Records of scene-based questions
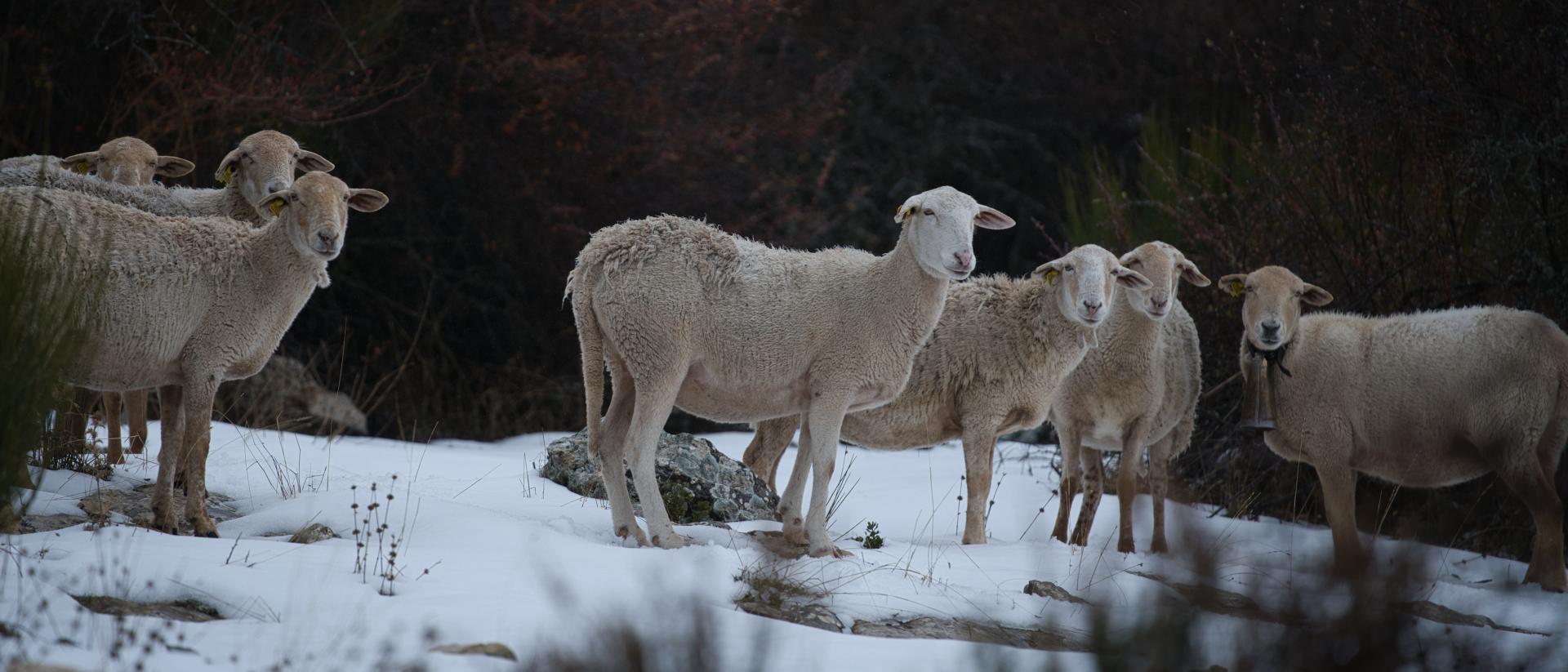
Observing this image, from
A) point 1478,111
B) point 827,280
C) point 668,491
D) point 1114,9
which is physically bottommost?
point 668,491

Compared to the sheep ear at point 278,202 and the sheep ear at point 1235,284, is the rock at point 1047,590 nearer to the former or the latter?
the sheep ear at point 1235,284

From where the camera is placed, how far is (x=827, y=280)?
6371 mm

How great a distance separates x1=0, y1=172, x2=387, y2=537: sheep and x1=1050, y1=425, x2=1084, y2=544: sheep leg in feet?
13.5

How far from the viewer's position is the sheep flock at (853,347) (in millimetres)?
5617

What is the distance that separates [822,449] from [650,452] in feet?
2.55

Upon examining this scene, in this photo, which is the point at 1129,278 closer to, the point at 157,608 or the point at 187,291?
the point at 187,291

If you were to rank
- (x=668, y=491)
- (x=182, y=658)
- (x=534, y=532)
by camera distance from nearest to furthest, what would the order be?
1. (x=182, y=658)
2. (x=534, y=532)
3. (x=668, y=491)

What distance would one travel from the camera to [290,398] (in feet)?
36.1

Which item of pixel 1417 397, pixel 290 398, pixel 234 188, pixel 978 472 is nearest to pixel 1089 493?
pixel 978 472

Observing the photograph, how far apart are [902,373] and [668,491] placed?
1.40 meters

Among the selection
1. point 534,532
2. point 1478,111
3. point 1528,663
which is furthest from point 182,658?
point 1478,111

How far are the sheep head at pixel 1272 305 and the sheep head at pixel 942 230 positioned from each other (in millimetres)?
1850

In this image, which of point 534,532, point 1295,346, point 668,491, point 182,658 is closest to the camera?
point 182,658

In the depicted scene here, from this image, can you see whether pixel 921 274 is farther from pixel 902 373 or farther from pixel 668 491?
pixel 668 491
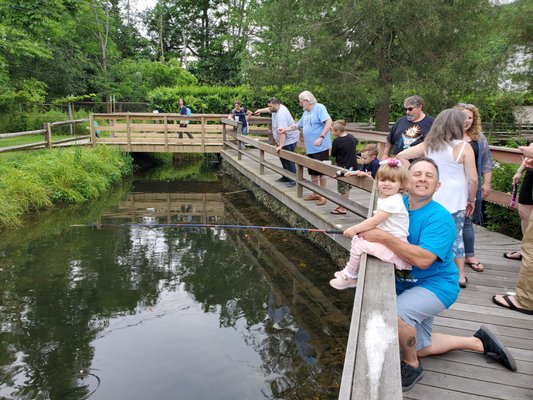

**TASK TO CARRY OUT**: Copy the data from the line with "In this image, which" through the end of the data, swapping "depicted scene" for "pictured scene" and changing nothing else. Leave the pictures out of your answer.

**FINAL RESULT**:
In this image, which of point 534,532, point 1295,346, point 668,491, point 182,658 is closest to the camera?
point 182,658

In the pictured scene here, from this image, can you see whether pixel 921 274 is farther from pixel 902 373 or farther from pixel 668 491?
pixel 668 491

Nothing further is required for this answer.